Created by Apostolos Kazakis the only person in the team who is an actual Architecture Student. The outpost refers to the tech tower that we have in the background and story wise it is supposed to be created by some time travelers that saw the value of the area but wanted to compliment the natural element and so they decided to loosely create a tree looking architecture. 
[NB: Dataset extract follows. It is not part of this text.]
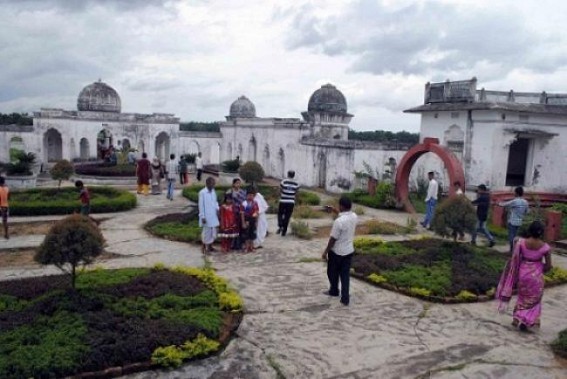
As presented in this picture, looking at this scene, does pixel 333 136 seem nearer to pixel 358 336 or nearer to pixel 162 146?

Apostolos really knocked this out of the park with his reference use + brainstorming but while the modeling was pretty easy the part that really made me anxious was the grid like pillar. I actually thought that we should do it with curves, however as Apostolos used 3ds max he discovered the Populate plug-in. In a nutshell the Populate Panels functionality allows for a component to be placed on Nurbs surface. So the only element that needed to be modeled was the singular component itself, allowing for a procedural workflow . I only added my touch by removing the doubles of the surface so as to make it a little easier to unwrap. Full tutorial used:

The Nature

Before creating the bushes and trees I took some time to decide on stylization. I love the particle feel of the leaves on both the trees and bushes. However being aware of the poly-count limit I knew I couldn’t go on a leaf by leaf basis. I’m against reinventing the wheel there is in my opinion no need to, however going the planar branches route was not very satisfying to me either. So I decided to take a halfway approach: two sided hulls for the main foliage and some minor triangular leaves.

The result was cute round trees with some tiny leaves to sell the illusion of depth.
The way that I approached that from a modeling stand point was: 
• Manipulate sphere for foliage core
• Model low poly trunk and Branches in Speedtree
• Decimate in Blender 
• Use a brush to add hair on top of the aforementioned spheres
*each strand was a leaf triangle

The HDRI

Not much to be said as it was mostly handpainted but I’ll leave you with some screenshots of It’s creation

And that’s it!


I won’t get into the process of the creation of the other assets as I don’t think that it’ll benefit the community but on behalf of all of us I would like to thank all of you for reading and also to thank the wonderful Cubebrush staff for this opportunity.